[Start of Entries shown]

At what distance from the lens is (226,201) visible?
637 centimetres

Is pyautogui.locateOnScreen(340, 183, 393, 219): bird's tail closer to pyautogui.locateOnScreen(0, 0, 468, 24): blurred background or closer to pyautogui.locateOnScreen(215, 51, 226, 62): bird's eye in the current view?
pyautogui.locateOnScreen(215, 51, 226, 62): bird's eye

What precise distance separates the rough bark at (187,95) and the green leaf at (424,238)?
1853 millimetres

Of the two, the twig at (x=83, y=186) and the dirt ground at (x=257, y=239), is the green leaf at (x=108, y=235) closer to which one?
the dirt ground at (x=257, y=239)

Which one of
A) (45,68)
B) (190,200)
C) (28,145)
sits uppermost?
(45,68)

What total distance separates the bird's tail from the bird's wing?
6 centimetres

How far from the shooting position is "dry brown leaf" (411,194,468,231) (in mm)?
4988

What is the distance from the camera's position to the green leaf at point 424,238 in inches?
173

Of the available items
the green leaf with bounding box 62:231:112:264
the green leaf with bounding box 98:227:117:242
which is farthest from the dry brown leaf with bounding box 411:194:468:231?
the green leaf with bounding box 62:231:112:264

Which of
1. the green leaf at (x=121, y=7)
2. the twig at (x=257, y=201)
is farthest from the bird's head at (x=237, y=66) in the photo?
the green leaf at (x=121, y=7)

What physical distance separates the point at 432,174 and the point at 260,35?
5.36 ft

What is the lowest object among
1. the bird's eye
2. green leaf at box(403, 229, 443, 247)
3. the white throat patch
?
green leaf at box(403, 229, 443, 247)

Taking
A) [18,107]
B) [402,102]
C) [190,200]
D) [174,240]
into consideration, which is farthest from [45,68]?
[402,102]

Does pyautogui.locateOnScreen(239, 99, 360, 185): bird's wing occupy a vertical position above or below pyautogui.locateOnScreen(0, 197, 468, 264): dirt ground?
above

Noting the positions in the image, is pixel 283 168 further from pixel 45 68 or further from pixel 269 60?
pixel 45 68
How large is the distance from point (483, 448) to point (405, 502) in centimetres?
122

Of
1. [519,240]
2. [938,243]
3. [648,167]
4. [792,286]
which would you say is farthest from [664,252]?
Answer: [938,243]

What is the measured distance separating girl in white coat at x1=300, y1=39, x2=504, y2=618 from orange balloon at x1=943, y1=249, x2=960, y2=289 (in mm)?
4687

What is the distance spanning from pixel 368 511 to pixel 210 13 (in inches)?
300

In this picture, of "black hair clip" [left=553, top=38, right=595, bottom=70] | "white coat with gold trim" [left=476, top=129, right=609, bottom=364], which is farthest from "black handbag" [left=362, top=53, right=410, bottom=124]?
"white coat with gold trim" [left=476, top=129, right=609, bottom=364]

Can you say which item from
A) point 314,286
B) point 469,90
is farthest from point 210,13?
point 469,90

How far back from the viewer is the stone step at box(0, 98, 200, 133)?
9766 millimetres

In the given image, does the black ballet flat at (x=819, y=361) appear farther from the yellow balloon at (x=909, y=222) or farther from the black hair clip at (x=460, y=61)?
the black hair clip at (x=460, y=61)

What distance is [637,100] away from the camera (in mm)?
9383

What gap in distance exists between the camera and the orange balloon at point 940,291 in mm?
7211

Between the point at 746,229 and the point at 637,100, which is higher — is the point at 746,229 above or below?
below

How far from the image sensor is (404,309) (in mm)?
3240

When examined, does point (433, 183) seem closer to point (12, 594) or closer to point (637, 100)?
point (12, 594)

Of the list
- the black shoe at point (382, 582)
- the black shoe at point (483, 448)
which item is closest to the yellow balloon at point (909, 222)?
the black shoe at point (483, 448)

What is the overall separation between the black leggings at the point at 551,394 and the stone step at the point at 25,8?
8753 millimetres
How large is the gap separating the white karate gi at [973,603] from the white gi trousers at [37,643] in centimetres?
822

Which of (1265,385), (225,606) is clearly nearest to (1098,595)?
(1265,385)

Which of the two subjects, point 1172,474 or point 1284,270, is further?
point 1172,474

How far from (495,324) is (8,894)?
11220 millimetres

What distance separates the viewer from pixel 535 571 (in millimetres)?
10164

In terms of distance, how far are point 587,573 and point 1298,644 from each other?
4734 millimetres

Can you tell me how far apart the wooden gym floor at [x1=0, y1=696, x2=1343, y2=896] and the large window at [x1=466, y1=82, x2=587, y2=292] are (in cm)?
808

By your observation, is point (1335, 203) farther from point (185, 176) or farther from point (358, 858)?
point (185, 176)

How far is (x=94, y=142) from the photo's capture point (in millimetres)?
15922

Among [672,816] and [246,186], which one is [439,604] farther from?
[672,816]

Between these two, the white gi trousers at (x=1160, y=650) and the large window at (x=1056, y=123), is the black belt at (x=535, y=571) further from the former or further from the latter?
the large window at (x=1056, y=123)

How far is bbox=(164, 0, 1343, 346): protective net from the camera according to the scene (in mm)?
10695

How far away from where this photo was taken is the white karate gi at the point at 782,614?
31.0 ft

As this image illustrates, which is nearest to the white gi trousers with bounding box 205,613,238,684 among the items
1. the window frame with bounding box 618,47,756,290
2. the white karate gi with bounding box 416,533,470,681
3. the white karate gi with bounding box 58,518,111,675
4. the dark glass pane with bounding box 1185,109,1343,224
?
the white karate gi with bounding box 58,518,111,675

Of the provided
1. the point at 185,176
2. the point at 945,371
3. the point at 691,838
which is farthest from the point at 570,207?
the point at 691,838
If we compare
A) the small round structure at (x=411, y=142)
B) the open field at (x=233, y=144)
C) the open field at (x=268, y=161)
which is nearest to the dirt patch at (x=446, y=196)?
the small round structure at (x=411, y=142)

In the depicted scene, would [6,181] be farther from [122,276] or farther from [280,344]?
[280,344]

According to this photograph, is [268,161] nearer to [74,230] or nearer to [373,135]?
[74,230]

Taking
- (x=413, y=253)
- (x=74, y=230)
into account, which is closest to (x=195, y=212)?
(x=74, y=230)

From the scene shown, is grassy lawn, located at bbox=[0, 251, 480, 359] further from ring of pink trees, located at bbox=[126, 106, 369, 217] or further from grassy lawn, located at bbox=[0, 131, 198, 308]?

[End of Entries shown]

Directive -
Copy the lines from the entries above, starting at the line that contains "Noting the positions" and stopping after the line that contains "Answer: [938,243]", with both of those lines included. Keep every character unchanged.

Solution to this exercise -
Noting the positions in the image, is pixel 283 168 further from pixel 45 68 or further from pixel 269 60?
pixel 45 68
How large is the distance from point (483, 448) to point (405, 502) in centimetres?
122

Of
1. [519,240]
2. [938,243]
3. [648,167]
4. [792,286]
which would you say is farthest from [664,252]?
Answer: [938,243]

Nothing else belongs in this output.